Healed by our inner fish?

The “gifts” passed down to us by our ancestors are sometimes more, sometimes less flattering - mom's skeptical spirit, dad's sense of duty, but then also: granddad's unfavorably large nose. Traits can help us, or stand in our way depending on how well they are adapted to (and liked by) the people, the environment around us. While the purpose of grandpa's nose remains puzzling, some inherited traits are unambiguously helpful. For example, our body's intriguing ability to avoid infections after we bite our tongue. Our mouth, and digestive tract environment is a rich biotope for microorganisms. Any epithelial damage to the linings of our digestive tract exposes the inside of our tissues to an army of malicious invaders. Although such damage occurs frequently during normal digestive activity (and may be enforced by certain epithelial diseases), it rarely causes infection unless we already suffer from serious immunodeficiency. The mucosal surfaces of our body cavities, unlike our “dry” epidermis, are all covered by liquid. They heal faster and with less inflammation and scarring compared to our outside shell [1–3]. Rapid epithelial healing is one of the most primitive and effective ways to keep pathogens out of our body. Although the correlation between the presence of a liquid layer and rapid, i.e., “privileged,” healing is conspicuous, causal connections between these two concepts have been little investigated, apparently for all the right reasons: dry epidermal wounds also heal, thus a liquid layer cannot be so important. However, this thinking somewhat neglects the evolutionary history of epithelial surfaces. Liquid covered epithelia are the more ancient barrier structures and constitute the largest part of our total surface area. By contrast, healing in the absence of environmental liquid is an evolutionary relatively new invention, which presumably evolved together with reptile life on land. Did the outer parts of our epithelial surfaces simply had to “re-learn” healing without liquid, and how may environmental liquids enhance healing?

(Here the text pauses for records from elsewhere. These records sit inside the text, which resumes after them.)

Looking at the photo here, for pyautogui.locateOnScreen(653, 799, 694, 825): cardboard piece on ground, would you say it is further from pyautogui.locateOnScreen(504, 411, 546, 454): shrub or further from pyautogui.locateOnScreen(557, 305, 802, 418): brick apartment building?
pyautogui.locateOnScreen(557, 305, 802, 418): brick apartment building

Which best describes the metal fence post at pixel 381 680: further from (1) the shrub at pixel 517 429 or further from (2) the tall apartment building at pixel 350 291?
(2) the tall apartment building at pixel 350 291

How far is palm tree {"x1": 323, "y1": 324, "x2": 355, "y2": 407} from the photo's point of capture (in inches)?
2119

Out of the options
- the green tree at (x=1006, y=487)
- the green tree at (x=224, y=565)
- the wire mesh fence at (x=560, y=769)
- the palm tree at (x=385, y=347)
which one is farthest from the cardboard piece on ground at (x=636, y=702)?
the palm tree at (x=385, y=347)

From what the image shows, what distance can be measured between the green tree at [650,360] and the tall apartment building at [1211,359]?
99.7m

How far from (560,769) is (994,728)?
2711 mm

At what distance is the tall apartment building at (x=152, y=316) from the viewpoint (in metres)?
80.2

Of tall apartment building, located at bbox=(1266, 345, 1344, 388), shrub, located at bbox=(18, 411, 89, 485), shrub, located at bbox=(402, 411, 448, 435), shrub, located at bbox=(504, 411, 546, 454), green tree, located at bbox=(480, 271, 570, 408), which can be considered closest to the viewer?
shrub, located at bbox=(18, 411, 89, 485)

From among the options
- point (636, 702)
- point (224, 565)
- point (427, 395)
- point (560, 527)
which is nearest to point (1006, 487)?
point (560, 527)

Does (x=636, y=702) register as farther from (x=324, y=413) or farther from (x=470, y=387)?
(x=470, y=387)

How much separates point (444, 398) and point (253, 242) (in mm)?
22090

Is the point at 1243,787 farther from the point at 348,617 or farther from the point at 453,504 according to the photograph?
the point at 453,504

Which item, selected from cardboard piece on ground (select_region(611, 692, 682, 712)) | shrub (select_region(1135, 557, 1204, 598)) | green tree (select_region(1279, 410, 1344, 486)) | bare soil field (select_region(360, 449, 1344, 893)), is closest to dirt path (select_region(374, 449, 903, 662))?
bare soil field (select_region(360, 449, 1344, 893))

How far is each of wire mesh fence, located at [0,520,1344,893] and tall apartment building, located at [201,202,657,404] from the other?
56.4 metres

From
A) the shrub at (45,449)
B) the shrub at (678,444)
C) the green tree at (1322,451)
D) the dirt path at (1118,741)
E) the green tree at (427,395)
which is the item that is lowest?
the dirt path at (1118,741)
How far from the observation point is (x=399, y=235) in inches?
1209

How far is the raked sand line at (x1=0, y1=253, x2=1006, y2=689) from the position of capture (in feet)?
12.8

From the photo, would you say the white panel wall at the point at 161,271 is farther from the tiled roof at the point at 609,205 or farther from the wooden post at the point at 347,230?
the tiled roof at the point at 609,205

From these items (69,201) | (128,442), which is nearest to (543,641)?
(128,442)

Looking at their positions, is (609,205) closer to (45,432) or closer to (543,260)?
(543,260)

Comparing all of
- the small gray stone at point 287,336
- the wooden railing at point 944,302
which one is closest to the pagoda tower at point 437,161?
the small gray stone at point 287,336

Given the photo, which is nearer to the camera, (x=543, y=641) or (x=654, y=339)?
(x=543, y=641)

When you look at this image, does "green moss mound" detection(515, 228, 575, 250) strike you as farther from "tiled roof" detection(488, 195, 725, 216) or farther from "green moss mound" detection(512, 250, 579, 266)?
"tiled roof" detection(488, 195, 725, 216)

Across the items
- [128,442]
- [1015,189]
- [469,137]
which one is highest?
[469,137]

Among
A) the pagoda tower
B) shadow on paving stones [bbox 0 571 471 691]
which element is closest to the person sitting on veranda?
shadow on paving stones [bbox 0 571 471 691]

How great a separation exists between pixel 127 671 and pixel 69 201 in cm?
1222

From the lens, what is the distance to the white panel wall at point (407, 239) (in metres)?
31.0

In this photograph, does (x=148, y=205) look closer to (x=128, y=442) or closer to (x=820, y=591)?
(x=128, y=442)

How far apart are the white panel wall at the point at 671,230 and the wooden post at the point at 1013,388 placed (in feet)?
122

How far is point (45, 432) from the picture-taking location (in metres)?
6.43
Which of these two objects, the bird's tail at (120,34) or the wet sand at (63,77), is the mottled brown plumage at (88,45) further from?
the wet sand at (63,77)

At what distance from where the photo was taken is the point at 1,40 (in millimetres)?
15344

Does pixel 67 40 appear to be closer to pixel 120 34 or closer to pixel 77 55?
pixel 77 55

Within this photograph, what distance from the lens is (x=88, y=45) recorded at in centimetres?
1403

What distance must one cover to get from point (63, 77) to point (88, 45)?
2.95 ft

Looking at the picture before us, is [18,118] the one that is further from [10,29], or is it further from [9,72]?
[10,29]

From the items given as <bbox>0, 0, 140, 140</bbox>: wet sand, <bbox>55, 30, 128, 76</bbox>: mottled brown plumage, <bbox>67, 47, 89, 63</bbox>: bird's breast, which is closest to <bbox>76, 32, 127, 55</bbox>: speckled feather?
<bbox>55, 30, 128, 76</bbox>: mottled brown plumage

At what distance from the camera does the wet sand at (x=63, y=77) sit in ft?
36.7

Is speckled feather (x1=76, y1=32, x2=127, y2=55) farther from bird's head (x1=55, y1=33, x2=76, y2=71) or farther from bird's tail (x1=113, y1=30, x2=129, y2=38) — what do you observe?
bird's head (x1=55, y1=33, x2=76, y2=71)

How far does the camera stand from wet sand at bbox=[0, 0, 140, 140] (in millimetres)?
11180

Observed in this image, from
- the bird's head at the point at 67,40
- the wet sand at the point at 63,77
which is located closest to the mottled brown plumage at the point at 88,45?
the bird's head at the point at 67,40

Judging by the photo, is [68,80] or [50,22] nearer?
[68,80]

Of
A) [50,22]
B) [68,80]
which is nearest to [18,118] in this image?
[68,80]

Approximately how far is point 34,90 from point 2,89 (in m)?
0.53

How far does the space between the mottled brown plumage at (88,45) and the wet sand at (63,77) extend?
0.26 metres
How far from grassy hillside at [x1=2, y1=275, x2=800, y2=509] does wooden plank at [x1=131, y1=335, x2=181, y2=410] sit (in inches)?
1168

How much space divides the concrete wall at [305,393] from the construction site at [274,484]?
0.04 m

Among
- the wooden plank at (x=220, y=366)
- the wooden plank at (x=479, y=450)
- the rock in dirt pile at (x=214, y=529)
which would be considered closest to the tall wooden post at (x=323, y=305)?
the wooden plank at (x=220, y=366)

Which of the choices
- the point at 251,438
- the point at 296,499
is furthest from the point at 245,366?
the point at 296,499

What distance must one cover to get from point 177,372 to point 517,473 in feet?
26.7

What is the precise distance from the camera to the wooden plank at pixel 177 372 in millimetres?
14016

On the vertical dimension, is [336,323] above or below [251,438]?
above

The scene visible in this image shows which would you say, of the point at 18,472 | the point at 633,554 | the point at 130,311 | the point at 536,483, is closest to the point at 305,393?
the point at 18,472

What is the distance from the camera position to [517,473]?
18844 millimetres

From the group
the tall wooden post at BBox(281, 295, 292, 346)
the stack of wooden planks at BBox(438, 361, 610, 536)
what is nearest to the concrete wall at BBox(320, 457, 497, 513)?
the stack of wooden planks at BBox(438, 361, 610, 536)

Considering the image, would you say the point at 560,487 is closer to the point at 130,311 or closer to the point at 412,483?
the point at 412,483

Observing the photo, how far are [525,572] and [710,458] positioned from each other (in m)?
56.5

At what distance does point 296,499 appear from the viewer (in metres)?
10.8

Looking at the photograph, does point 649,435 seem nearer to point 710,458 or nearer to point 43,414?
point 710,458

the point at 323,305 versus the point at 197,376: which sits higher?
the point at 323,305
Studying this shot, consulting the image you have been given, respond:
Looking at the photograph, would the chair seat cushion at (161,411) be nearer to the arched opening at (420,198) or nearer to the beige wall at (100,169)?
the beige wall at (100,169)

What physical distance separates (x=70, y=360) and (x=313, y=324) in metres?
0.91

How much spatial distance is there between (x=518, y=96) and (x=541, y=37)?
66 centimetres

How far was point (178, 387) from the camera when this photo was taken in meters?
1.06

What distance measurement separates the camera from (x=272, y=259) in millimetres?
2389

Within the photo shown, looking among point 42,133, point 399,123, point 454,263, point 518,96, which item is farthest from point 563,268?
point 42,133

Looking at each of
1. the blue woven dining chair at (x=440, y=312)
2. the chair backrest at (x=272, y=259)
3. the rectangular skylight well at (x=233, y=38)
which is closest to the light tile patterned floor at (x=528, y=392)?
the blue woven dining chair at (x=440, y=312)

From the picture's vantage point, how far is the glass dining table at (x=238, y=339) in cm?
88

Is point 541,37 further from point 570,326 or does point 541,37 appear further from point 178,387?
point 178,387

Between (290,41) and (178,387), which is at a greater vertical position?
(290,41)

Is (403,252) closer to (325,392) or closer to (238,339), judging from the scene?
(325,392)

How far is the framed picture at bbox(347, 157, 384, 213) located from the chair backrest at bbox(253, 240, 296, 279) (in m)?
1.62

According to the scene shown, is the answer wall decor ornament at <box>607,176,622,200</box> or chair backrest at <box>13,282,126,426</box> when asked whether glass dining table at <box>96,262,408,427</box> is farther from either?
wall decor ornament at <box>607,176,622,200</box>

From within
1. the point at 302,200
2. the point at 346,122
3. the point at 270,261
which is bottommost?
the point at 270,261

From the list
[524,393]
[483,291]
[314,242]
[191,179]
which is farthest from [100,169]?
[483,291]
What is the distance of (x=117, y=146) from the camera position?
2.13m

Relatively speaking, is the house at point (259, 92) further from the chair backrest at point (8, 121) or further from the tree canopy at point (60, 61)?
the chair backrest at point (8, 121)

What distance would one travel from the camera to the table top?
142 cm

Privileged healing is best studied in animals that still live in the environment where this mechanism once evolved: water. Over the last decades, a couple of studies in aquatic organisms have suggested a crucial contribution of the external liquid environment to epithelial healing [4]. One convenient laboratory model is to injure the tail fin of a larval zebrafish. This results in rapid recruitment of leukocytes and wound closure, followed by slower regeneration. Although this response has been long known, it has remained unclear how the tissue detects the wound [4]. Zebrafish are freshwater animals that live in a low osmolarity solution. Upon epithelial breaching, environmental liquid enters the fish tissue to dilute out interstitial osmolytes, which leads to local cell swelling. This swelling appears to play a central role in wound detection; if it is blocked by immersing the fish within a medium that is adjusted to the osmolarity of interstitial fluid, the wound is detected much less well, and healing and leukocyte recruitment is delayed [5,6].

The larval zebrafish tail fin skin is a simple stratified epithelium (Figure 1). Tight junctions in-between suprabasal cells provide water impermeability to the fish, desmosomes connect the suprabasal, and basal epithelial layers, and integrins tug the basal epithelial layer onto a basal lamina. Upon injury in fresh water, basal epithelial cells develop lamellipodia and start sliding on the basal lamina toward the wound dragging the suprabasal cells along with them [5]. Simultaneously, the suprabasal cells at the wound margin develop a contractile actin cable (“purse string”) that pulls on the sliding tissue. Basal cell migration is triggered by osmotically induced ATP release at the wound site. ATP has been implicated in healing of epithelial monolayers in cell culture through purinergic receptor activation. Although swelling induced ATP release has been well described in vitro, the mechanisms that lead to secretion and recognition of ATP in vivo still need to be clarified. Suprabasal actin cable contraction is operant even after isotonic injury, when basal epithelial cell migration is suppressed. Wound margin contraction alone, however, is barely strong enough to overcome the frictional forces that glue the basal epithelial layer onto the basal lamina. If not assisted by basal cell sliding, the purse-string can only close very tiny breaches on its own. In other words, environmental liquid exposure allows contractile and migratory wound closure mechanisms to synergize, which accelerates healing. Environmentally induced cell swelling also activates enzymes that make inflammatory lipid mediators [6] to rapidly call leukocytes to the wound. Thus, in zebrafish larvae, environmental liquid is a master mediator of both, fast antimicrobial as well as healing responses after epithelial wounding. Whether the luminal liquid layers of mucosal epithelia play a similar role during privileged healing in higher vertebrates remains an intriguing question for future research.

Figure 1. Simplified cartoon scheme of rapid healing response in larval zebrafish tail fin epithelium.

In the meanwhile, we are left with the comforting thought that our fishy ancestors, besides endowing us with a spine [7], may have passed down another quite useful invention that prevents us from getting sick after a simple tongue bite.